EXERCISE AIM
Show all the lines in the data below that include the word "deer".

MATERIAL PROVIDED
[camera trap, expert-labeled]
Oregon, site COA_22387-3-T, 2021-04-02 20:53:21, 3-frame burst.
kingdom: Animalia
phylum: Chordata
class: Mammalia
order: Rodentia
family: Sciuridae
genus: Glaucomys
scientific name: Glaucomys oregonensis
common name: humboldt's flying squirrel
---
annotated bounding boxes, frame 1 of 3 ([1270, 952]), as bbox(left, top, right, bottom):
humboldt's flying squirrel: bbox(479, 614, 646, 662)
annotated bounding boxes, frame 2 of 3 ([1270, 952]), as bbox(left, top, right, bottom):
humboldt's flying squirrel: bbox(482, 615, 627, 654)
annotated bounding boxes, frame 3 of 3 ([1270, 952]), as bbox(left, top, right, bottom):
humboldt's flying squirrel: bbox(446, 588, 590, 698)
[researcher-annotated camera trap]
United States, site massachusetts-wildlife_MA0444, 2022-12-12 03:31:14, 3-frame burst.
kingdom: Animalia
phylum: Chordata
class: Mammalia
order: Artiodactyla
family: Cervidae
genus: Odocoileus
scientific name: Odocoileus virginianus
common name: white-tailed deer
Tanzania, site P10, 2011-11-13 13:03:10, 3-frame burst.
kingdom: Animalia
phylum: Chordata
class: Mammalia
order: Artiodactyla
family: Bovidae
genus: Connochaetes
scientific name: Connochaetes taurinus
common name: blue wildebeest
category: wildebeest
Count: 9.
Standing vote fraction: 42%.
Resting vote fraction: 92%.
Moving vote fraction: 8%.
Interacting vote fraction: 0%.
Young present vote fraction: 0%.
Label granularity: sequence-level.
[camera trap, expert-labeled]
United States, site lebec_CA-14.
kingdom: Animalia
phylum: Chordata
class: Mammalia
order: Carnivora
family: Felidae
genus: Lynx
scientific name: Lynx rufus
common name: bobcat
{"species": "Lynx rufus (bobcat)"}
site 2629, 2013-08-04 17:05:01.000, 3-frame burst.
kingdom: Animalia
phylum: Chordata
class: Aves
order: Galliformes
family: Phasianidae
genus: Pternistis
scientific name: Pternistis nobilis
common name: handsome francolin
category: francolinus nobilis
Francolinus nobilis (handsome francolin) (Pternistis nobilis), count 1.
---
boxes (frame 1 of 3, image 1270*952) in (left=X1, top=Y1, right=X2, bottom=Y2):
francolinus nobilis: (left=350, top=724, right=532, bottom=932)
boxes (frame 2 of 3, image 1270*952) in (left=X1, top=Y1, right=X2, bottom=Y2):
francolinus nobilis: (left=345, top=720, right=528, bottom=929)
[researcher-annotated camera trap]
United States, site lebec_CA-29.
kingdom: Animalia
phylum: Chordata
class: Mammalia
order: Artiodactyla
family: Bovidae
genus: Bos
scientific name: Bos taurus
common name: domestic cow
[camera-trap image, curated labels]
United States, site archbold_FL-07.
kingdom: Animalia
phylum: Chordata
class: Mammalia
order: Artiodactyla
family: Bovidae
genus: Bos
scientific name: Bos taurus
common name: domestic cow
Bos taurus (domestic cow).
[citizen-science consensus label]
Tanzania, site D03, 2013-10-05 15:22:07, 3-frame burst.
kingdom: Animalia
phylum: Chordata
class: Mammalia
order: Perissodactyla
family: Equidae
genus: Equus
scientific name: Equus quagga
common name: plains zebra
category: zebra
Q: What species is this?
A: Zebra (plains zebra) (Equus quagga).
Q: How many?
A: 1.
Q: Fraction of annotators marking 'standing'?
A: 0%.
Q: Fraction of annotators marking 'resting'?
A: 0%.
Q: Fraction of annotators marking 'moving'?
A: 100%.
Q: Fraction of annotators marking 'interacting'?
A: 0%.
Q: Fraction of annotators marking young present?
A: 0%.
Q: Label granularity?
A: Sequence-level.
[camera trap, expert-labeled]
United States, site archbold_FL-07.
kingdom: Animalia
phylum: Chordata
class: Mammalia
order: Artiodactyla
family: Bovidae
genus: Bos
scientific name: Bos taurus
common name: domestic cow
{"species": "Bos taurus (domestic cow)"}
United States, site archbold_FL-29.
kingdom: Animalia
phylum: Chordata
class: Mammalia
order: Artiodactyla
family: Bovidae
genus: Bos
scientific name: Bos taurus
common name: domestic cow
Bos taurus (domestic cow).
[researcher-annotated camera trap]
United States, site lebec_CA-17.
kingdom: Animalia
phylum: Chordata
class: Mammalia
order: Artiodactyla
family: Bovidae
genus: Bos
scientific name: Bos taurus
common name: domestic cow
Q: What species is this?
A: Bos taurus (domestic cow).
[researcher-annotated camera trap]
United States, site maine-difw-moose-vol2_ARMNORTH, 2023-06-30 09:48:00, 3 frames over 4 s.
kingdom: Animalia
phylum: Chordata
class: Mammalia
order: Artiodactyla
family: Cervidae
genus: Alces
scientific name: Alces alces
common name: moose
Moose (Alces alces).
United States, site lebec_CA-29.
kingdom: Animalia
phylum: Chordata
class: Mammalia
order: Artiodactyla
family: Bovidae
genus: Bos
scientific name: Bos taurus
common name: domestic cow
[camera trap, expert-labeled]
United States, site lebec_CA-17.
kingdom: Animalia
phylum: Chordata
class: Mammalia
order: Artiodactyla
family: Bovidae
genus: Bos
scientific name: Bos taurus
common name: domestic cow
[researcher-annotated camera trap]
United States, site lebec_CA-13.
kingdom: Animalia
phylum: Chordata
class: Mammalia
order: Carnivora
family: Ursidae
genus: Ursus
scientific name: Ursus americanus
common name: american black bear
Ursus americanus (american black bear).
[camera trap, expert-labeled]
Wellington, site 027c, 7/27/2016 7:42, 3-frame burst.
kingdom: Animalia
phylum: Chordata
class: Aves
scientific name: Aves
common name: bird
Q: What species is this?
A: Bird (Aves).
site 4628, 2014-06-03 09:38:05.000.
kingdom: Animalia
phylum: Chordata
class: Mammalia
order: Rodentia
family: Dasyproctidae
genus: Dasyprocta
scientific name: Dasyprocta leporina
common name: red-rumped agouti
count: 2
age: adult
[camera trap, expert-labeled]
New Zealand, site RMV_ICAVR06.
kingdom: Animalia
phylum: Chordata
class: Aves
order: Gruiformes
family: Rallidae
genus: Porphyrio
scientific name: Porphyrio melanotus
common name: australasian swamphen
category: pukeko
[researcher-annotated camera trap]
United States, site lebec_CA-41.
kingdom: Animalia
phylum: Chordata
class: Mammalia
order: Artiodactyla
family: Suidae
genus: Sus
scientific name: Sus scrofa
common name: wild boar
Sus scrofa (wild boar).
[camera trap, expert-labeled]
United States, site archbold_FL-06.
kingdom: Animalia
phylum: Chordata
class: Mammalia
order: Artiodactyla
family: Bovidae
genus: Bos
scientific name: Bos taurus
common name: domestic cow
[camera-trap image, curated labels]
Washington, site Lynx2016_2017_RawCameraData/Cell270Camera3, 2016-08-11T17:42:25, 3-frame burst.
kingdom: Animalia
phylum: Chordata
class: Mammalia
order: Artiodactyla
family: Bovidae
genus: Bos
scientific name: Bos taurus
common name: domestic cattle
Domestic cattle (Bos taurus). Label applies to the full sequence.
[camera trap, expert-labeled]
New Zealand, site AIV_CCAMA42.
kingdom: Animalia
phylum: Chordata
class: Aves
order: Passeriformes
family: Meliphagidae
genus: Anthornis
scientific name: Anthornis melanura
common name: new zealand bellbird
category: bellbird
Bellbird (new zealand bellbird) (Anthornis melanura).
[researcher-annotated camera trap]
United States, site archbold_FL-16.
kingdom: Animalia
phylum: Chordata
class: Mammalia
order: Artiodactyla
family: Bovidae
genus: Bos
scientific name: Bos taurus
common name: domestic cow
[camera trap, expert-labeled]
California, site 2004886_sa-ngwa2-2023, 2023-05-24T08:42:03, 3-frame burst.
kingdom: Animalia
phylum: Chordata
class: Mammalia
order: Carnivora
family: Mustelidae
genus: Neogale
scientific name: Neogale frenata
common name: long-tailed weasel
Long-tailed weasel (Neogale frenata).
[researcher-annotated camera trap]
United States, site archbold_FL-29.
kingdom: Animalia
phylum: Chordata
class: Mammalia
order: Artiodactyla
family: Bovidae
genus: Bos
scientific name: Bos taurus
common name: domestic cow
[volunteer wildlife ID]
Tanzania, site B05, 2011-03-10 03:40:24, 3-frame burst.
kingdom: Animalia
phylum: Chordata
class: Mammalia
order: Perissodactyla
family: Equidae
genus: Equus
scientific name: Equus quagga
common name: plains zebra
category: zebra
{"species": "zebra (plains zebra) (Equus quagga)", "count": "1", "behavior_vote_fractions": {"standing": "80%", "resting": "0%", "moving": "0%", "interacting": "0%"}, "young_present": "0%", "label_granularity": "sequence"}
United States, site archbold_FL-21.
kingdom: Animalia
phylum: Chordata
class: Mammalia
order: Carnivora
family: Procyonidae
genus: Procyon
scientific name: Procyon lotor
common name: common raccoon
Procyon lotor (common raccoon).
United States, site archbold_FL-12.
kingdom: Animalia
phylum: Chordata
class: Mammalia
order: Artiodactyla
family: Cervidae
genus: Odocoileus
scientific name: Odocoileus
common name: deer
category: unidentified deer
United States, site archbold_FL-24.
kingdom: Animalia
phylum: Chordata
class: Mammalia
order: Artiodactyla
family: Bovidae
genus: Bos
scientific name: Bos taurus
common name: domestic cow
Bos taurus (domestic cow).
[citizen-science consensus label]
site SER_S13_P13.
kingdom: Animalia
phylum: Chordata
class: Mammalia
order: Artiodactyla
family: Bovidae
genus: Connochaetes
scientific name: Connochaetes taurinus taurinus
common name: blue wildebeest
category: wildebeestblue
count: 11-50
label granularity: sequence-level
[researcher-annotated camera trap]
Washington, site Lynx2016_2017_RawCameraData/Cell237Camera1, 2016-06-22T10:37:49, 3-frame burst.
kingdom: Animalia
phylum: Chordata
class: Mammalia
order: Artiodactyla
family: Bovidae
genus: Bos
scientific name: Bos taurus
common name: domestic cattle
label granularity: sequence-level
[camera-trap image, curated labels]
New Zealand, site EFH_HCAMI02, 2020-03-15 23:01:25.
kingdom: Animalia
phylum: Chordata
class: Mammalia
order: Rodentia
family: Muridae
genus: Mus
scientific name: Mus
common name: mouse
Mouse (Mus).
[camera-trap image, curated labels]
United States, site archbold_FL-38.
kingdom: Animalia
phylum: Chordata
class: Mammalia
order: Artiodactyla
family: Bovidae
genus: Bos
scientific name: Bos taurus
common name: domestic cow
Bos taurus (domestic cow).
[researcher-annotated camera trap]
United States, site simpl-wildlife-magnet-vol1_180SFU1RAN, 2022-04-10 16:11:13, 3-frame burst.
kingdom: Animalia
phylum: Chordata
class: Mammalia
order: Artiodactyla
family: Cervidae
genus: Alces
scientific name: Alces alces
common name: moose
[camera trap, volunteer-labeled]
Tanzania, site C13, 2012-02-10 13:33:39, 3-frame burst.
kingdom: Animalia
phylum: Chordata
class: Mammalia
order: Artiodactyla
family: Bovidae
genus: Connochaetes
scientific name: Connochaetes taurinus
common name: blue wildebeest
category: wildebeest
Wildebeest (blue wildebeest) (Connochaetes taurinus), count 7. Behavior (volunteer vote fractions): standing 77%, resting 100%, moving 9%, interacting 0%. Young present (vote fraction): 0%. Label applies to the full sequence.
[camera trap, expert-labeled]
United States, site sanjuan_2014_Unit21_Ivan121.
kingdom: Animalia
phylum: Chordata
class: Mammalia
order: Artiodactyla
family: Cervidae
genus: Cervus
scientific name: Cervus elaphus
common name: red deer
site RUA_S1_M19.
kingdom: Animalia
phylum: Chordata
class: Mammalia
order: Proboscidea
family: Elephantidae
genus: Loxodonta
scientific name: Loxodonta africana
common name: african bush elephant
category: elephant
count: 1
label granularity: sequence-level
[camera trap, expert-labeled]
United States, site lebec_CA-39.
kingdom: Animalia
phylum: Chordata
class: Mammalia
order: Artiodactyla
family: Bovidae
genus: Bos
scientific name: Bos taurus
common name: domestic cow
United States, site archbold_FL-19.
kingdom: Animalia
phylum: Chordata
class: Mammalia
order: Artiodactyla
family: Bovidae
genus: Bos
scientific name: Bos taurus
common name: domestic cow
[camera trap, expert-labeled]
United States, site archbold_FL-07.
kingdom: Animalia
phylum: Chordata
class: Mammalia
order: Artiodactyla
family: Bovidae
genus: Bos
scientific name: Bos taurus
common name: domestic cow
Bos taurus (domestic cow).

WRITTEN ANSWER
common name: white-tailed deer
common name: deer
category: unidentified deer
common name: red deer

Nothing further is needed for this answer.